4 reasons you’re always tired

3 May 2017 by
First published: 2 May 2017

If you’ve ever wondered what’s making you feel so sleepy, here are the top 4 reasons you’re always tired.

If you’re constantly using caffeine as your wake-me-up, it’s time to start thinking about alternative solutions. Feeling tired every day can make you under-perform at work, feel grumpy or sluggish, and make you crave sugary foods. We’ve spoken to the experts to find out how your daily habits could be making you fatigued – and what you can do to start feeling more awake.

Skipping meals

Dietitian Jennifer Low explains how, if we’re not eating regularly, our blood-sugar levels can drop: ‘This can make us feel both tired and irritable. Try to eat regularly, and whether that’s three meals and three healthy snacks a day, or just three meals a day…it doesn’t matter, just whatever works for you. Listen to your body.’ So make sure you leave time to eat in your busy schedule, keep snacks at our desk that are easy to eat. Meal-prep the night before so you don’t have to leave the office for food, saving you money, time and unnecessary calories!


Have you cut out all carbs from your diet on ‘mission summer bod’? A classic mistake. Not only will this have a negative impact on weight-loss, but it will also effect your sleeping. Tryptophan is an essential amino acid that helps to make serotonin, a hormone that regulates sleep and appetite. Dietitian Helen Phadnis says, ‘Carbohydrates make tryptophan more available to the brain so the best bedtime snack combines protein and carbohydrates.’ So while reducing your carb intake can aid weight-loss, cutting it out completely will ‘lead to problems sleeping, which in turn reduces the body’s production of ghrelin, leading to hunger’. Eat sweet potato, oats and rice for good, nutrient-dense carb sources.

-*-*-

How to complete this task:
Reproduce the piece on always feeling tired word for word, starting with "Have you cut" and going on through "nutrient-dense carb sources.".

-*-*-

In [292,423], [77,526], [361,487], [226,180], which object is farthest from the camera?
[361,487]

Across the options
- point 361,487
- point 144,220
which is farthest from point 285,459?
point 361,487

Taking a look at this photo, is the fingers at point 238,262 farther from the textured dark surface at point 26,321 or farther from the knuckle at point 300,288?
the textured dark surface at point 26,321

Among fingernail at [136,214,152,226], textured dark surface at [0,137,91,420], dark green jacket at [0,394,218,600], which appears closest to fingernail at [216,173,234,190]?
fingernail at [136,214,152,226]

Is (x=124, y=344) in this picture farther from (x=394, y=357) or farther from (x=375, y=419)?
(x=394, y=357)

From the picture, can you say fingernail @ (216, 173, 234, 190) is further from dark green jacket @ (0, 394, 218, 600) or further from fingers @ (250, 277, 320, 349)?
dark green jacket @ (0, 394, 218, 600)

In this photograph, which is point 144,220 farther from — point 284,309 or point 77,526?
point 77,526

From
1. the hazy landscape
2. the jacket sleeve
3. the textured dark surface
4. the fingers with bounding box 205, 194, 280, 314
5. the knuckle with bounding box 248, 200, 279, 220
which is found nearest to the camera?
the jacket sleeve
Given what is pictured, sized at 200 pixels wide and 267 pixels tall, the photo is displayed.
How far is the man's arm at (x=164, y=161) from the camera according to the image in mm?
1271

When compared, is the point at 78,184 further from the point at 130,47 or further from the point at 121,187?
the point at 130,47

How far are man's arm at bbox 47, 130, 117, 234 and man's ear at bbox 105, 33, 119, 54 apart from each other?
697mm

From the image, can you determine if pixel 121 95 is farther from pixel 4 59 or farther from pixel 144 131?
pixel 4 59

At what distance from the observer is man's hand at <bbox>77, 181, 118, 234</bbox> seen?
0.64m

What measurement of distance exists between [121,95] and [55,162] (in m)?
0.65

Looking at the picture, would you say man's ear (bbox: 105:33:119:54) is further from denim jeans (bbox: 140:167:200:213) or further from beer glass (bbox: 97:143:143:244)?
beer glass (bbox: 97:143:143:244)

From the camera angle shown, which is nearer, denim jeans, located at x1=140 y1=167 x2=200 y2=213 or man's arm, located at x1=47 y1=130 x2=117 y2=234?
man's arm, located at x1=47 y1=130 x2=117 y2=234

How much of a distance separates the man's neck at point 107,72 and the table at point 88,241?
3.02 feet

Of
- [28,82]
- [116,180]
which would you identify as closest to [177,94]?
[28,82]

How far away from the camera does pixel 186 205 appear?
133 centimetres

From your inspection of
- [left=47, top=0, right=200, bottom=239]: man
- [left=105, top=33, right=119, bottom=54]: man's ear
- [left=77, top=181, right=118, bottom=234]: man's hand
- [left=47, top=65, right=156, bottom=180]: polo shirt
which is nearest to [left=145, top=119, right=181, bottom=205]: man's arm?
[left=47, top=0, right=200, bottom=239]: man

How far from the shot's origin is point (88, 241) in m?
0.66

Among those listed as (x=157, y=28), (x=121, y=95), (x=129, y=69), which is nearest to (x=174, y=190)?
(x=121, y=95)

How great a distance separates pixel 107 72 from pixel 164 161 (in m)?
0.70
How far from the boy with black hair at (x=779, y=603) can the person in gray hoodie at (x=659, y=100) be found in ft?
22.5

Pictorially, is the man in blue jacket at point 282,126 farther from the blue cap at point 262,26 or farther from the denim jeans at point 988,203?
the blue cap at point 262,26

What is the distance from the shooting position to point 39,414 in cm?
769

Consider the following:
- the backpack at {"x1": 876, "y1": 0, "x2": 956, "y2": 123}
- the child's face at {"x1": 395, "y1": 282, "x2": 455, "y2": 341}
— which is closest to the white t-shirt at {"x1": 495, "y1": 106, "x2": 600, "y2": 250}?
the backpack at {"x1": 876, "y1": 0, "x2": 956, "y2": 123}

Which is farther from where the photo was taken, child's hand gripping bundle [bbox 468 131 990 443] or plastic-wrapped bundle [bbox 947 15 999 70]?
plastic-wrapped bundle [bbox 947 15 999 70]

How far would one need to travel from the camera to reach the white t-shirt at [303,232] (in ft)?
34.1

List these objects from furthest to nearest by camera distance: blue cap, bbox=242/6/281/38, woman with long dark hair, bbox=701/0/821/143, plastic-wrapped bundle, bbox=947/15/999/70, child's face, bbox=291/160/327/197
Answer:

-*-*-

Response area:
Have you cut out all carbs from your diet on ‘mission summer bod’? A classic mistake. Not only will this have a negative impact on weight-loss, but it will also effect your sleeping. Tryptophan is an essential amino acid that helps to make serotonin, a hormone that regulates sleep and appetite. Dietitian Helen Phadnis says, ‘Carbohydrates make tryptophan more available to the brain so the best bedtime snack combines protein and carbohydrates.’ So while reducing your carb intake can aid weight-loss, cutting it out completely will ‘lead to problems sleeping, which in turn reduces the body’s production of ghrelin, leading to hunger’. Eat sweet potato, oats and rice for good, nutrient-dense carb sources.